When you have the talent on defense. Photo by Mark J. Rebilas-USA TODAY Sports

The Jaguars, in contrast, were basically rebuilding from scratch after the Gene Smith era, and a 2-14 2012 season, came to an end. They have mostly failed to find great players who were willing to take their cap space in the years since. This off-season, though, the Jaguars have made a huge investment in upgrading their personnel. In fact, you can argue that their defense has improved on practically every level:

-- Defensive lineman Malik Jackson was signed to one of the biggest contracts in NFL history. Jackson isn't exactly a prototype 4-3 edge rusher, and in Denver he was used as an interior lineman. But his penetration and burst should help improve Jacksonville's pass rush. And oh, by the way, Dante Fowler Jr., who tore his ACL in OTAs last year after Jacksonville picked him third overall in the draft, will be ready to play. Along with Sen'Derrick Marks, Ryan Davis, and Jared Odrick, this should be the best group of pass rushers the Jaguars have had under Bradley.

-- Linebacker Myles Jack, one of the best prospects in the entire draft, fell to the second round, where the Jaguars were able to scoop him up.
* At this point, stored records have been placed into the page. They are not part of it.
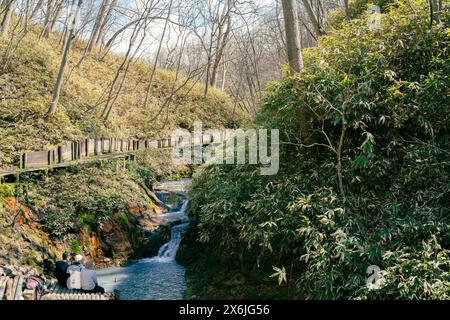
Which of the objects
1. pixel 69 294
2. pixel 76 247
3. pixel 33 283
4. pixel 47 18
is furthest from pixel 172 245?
pixel 47 18

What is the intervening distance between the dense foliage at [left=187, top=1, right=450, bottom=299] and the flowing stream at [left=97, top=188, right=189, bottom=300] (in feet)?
4.99

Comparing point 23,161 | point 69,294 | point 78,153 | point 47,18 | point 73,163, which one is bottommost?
point 69,294

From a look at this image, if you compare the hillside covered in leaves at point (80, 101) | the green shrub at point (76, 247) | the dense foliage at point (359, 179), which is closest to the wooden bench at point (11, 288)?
the dense foliage at point (359, 179)

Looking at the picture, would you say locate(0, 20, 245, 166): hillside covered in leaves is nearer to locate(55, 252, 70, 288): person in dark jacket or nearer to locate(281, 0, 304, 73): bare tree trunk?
locate(55, 252, 70, 288): person in dark jacket

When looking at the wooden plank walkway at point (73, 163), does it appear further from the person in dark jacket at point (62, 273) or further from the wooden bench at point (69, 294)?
the wooden bench at point (69, 294)

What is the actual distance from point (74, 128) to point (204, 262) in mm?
7521

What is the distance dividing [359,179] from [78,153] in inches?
330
He and incumbent speed backer Telvin Smith make for a formidable combination underneath, and now the Jags no longer need to rely on Posluszny in passing situations. Bradley has said nice things about Posluszny keeping his third-down job in the offseason, but that's the kind of news nugget no one will remember in September. Barring a setback with Jack's knee, it's very obvious where this is headed.


-- Speaking of prospects falling down boards, the rise of the quarterbacks and running back Ezekiel Elliott allowed consensus top-five pick Jalen Ramsey to fall into Jacksonville's lap, too. Ramsey has already suffered a meniscus tear in OTAs—proof he's truly a Jaguar rookie—but he should eventually be a long-term solution at the cornerback position. He's joined by former New York Giant Prince Amukamara, a good corner for the 12 weeks each year he's actually healthy. Between these two and incumbents Davon House and Aaron Colvin, the Jaguars should have the depth to avoid starting a corner that anyone could pick on.
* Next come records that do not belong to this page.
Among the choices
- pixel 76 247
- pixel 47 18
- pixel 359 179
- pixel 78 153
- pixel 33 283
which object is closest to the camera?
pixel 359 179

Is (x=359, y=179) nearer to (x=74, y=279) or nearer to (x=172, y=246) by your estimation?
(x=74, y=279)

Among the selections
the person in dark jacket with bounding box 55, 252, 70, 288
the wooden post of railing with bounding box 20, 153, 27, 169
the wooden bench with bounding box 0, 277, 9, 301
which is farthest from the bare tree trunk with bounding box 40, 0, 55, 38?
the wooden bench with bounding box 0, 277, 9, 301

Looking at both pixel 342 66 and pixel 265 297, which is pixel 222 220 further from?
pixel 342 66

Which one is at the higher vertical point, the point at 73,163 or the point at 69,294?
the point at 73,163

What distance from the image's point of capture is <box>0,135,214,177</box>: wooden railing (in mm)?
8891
-- Tashaun Gipson isn't a household name at safety, and he's coming off a bad year in Cleveland. The Jaguars are hoping he can revert to the level of play he showed in 2014—they're certainly paying him like he's already reached it. Jacksonville still needs Johnathan Cyprien to play up to the second-round pick they spent on him or they need someone to replace him, but Gipson has the potential to be the best Jags safety since a young Dwight Lowery.
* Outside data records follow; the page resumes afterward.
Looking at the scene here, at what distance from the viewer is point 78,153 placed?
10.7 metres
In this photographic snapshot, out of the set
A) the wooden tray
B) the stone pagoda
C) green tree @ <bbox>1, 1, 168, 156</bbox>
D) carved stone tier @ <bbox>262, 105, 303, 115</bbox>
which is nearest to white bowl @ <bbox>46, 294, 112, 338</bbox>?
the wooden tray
Things can yo-yo pretty fast on defense in the NFL—performance tends to be more fluid than on offense. Jaguars fans might remember the 2010-12 seasons, when they finished 32nd, fifth, and 28th, respectively, in total defensive DVOA. One turnover a week can be the difference between world-beaters and also-rans.

With its defensive additions this off-season, the Jaguars have stacked the deck in their favor. While there are still some things I'm unsure about, like safety play and outside pass rush, it's not at all ridiculous to think this could be a top-ten defense next season, especially considering the typical soft AFC South schedule. Their performance could deliver a verdict on Bradley's tenure in Jacksonville, and on the value Seattle's scheme when you don't have Hall of Fame talent. Should Luck and the Colts continue to bumble, it could even be the difference in the divisional race.